Mayor of Murray, Utah
- In office August 29, 2017 – September 19, 2017
- Preceded by: Ted Eyre
- Succeeded by: Blair Camp

Personal details
- Born: 1953 (age 72–73)
- Party: Democratic
- Spouse: Charles Turner
- Children: 2
- Alma mater: University of Utah

= Diane Turner =

American politician

Diane Turner was mayor of Murray, Utah from August 25, 2017, to September 19, 2017, after the death of Mayor Ted Eyre. Turner's brief term of office was significant as it was the first time that an acting mayor was appointed to office in Murray. Due to her appointment, she also became the first female to ever serve as mayor of Murray.

==City Council==

First elected to Murray Utah City Council in 2014 for council district five, Turner had previously campaigned for Salt Lake County Council but was defeated by David Wilde in 2006. In the 2017 election, Turner ran unopposed for re-election.

Under Utah law, when a vacancy occurs in the office of the mayor, the chair of the city council serves as acting mayor. Turner was chair of the city council. During Turner’s brief term, she retained her city council seat because her role as acting mayor was temporary. Following a process specified in state law, the city council shall, within 30 days from the date of the vacancy, appoint an interim mayor to serve until a new mayor is elected and sworn into office. Murray City Council accepted applications, however, Acting Mayor Turner did not apply to be interim mayor, and ran for re-election, unopposed, for her city council seat.

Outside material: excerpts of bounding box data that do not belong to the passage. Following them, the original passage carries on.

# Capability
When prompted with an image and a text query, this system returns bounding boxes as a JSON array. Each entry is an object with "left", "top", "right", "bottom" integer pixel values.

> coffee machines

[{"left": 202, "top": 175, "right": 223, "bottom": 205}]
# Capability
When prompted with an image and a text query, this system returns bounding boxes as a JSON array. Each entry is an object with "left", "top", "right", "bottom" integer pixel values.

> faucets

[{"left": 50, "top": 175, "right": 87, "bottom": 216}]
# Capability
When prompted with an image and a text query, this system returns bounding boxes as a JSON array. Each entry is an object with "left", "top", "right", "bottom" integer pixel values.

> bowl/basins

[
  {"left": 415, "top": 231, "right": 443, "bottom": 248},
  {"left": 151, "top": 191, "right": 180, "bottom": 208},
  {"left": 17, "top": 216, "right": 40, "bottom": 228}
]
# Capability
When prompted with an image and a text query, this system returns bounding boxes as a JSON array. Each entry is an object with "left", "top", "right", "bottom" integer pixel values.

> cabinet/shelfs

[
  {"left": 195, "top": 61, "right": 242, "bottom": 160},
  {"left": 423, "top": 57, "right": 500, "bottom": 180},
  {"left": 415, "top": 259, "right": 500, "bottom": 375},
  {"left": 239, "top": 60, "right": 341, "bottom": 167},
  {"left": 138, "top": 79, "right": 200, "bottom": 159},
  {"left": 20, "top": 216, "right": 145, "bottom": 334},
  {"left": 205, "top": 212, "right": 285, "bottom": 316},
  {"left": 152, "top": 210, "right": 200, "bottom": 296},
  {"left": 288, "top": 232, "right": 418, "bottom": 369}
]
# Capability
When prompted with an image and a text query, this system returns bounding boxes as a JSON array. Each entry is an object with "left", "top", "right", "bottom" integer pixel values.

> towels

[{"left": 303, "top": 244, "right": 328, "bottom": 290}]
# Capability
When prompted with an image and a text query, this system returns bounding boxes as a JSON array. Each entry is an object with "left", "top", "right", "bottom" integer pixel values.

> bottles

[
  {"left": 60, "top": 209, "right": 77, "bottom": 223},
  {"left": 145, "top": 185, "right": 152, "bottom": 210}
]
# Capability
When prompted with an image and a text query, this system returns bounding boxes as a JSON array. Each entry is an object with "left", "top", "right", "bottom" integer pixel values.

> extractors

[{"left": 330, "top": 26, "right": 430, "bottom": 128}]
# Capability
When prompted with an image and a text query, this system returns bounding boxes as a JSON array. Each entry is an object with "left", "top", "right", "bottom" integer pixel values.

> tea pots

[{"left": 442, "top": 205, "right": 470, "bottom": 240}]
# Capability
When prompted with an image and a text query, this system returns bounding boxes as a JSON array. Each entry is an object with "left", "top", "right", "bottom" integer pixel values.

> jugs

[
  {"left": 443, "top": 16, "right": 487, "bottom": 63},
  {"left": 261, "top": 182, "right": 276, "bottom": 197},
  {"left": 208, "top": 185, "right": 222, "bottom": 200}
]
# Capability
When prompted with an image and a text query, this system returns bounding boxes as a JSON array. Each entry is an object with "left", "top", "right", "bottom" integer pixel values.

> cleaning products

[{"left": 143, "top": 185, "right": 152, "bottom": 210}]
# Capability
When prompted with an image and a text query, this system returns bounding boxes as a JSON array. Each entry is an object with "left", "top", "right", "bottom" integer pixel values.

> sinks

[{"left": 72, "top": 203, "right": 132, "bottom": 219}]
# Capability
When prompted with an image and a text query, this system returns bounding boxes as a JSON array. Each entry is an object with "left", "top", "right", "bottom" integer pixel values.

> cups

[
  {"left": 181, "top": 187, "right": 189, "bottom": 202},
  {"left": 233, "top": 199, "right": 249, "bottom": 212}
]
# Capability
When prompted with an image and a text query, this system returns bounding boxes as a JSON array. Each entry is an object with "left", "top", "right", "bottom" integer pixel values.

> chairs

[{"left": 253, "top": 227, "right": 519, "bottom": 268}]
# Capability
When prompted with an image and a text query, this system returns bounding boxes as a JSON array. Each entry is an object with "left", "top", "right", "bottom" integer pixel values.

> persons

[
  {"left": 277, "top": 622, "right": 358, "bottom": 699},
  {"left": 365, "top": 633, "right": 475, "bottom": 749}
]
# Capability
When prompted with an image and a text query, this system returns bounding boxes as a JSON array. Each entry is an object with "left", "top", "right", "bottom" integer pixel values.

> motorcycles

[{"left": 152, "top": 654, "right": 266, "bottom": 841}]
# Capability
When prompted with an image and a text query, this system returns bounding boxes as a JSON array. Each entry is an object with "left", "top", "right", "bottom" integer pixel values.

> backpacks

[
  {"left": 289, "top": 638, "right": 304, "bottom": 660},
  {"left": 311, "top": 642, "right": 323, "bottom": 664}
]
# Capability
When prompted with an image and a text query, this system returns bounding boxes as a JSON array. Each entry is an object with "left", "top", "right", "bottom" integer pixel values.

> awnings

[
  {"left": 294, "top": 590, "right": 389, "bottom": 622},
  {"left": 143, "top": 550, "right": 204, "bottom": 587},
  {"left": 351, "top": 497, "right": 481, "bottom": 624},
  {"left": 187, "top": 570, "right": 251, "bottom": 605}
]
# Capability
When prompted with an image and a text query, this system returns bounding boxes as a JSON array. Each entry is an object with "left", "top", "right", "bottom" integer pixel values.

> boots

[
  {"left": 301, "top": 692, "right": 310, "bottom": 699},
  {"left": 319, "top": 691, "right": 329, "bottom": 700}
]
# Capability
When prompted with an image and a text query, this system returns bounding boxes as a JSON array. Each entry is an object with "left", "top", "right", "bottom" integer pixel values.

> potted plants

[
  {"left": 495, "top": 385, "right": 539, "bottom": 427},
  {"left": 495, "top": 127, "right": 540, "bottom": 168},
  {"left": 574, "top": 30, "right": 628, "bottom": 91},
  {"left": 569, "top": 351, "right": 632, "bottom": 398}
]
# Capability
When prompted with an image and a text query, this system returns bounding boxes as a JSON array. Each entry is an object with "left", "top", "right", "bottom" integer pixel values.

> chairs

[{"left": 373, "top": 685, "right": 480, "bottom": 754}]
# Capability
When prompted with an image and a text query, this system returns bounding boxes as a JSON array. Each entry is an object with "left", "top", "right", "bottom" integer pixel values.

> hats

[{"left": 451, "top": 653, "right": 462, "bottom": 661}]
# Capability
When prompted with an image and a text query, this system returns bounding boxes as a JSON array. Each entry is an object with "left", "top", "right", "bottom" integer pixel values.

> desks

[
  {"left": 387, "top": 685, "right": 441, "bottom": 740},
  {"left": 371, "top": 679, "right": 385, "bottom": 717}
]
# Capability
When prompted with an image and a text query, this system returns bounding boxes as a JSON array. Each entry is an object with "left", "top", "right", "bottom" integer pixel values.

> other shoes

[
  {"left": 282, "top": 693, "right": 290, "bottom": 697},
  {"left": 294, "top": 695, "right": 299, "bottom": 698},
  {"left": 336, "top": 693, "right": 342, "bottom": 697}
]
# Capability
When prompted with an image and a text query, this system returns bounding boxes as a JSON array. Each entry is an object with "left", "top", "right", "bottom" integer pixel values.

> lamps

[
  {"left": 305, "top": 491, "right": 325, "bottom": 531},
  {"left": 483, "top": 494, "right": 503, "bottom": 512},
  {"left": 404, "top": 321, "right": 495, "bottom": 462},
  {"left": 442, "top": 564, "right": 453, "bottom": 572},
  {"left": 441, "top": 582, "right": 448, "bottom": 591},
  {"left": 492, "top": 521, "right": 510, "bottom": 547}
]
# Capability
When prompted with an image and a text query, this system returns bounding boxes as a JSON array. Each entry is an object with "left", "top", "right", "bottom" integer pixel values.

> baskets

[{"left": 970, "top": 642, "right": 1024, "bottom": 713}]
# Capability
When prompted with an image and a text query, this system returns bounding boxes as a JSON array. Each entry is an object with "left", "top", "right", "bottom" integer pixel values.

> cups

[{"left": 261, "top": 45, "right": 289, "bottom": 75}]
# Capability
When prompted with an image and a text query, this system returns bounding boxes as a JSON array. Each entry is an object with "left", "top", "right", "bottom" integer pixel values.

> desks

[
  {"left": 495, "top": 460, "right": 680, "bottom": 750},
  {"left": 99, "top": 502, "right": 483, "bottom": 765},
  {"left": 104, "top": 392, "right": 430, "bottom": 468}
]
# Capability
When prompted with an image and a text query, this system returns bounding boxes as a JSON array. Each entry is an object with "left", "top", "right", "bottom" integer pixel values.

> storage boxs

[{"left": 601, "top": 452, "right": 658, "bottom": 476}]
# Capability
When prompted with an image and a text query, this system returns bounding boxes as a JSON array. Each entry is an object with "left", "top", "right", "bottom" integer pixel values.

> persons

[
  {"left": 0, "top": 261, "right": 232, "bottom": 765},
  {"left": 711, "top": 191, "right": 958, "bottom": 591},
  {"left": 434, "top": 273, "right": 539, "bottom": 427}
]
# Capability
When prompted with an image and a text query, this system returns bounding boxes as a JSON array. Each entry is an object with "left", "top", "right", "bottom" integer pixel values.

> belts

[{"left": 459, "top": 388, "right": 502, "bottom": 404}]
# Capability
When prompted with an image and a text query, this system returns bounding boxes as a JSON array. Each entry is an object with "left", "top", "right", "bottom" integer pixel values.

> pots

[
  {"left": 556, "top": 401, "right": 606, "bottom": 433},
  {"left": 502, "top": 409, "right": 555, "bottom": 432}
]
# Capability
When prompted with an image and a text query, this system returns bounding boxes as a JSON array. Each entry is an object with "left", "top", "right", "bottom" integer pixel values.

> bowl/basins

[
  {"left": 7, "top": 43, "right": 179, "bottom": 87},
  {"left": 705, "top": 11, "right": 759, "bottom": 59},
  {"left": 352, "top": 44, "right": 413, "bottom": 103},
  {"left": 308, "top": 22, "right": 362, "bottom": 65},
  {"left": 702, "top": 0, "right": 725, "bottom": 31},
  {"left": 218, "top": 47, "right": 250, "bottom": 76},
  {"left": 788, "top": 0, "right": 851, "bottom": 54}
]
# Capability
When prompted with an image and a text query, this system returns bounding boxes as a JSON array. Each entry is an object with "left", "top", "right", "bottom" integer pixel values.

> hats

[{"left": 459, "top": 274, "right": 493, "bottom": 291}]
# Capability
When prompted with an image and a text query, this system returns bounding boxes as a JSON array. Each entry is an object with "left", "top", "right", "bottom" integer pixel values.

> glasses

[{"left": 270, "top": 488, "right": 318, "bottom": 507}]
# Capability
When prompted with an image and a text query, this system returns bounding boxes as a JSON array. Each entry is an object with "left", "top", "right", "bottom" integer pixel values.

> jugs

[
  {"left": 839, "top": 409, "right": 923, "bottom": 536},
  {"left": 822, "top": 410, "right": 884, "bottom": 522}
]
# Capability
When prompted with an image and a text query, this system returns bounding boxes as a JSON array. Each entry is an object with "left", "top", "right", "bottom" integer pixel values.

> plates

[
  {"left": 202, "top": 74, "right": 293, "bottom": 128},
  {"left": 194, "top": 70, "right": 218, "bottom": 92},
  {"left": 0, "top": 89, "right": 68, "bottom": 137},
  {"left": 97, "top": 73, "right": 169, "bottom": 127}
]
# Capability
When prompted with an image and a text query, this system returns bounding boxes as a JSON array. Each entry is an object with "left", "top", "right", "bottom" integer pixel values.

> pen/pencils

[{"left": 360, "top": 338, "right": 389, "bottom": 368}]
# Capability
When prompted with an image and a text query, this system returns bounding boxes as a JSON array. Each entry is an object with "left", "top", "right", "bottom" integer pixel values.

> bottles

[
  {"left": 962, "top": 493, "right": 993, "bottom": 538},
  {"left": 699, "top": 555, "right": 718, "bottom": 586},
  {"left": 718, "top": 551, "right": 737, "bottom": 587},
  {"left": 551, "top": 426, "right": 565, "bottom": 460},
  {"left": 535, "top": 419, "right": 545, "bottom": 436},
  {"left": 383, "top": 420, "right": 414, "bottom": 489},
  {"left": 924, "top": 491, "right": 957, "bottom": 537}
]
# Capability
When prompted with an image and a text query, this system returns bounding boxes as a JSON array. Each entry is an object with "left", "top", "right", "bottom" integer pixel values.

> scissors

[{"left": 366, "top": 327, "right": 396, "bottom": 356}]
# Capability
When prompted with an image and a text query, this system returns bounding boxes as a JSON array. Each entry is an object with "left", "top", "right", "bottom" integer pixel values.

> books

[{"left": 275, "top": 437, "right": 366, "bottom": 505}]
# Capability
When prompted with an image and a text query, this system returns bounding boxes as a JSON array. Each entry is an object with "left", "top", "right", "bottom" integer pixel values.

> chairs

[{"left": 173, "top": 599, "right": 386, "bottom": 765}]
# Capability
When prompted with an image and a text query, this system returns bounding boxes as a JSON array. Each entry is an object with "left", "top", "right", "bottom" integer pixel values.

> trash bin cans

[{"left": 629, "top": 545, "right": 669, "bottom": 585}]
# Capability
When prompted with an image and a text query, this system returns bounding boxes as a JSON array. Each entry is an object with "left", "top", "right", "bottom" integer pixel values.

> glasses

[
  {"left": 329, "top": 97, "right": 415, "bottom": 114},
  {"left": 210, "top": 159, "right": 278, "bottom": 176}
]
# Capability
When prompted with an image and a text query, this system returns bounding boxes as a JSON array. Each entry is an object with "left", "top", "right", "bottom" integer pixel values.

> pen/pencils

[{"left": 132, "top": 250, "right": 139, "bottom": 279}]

Fellow city councilman Blair Camp was appointed the interim mayor. Turner told the Murray Journal, “I originally made an application because I wanted to ensure that we have a smooth transition from acting mayor to interim mayor and finally to mayor-elect and that we had at least one applicant who would meet that standard. When we had three qualified applicants I was able to pull out. I have no interest in having a full-time job at this time in my life, and the mayor’s job is full-time plus.”

==Personal==

Turner is a graduate of the University of Utah with a Master of Public Administration. Her employment has included working with troubled youth in the State of Utah Division of Juvenile Justice Services. She was also appointed as a board member of the Commission on Youth.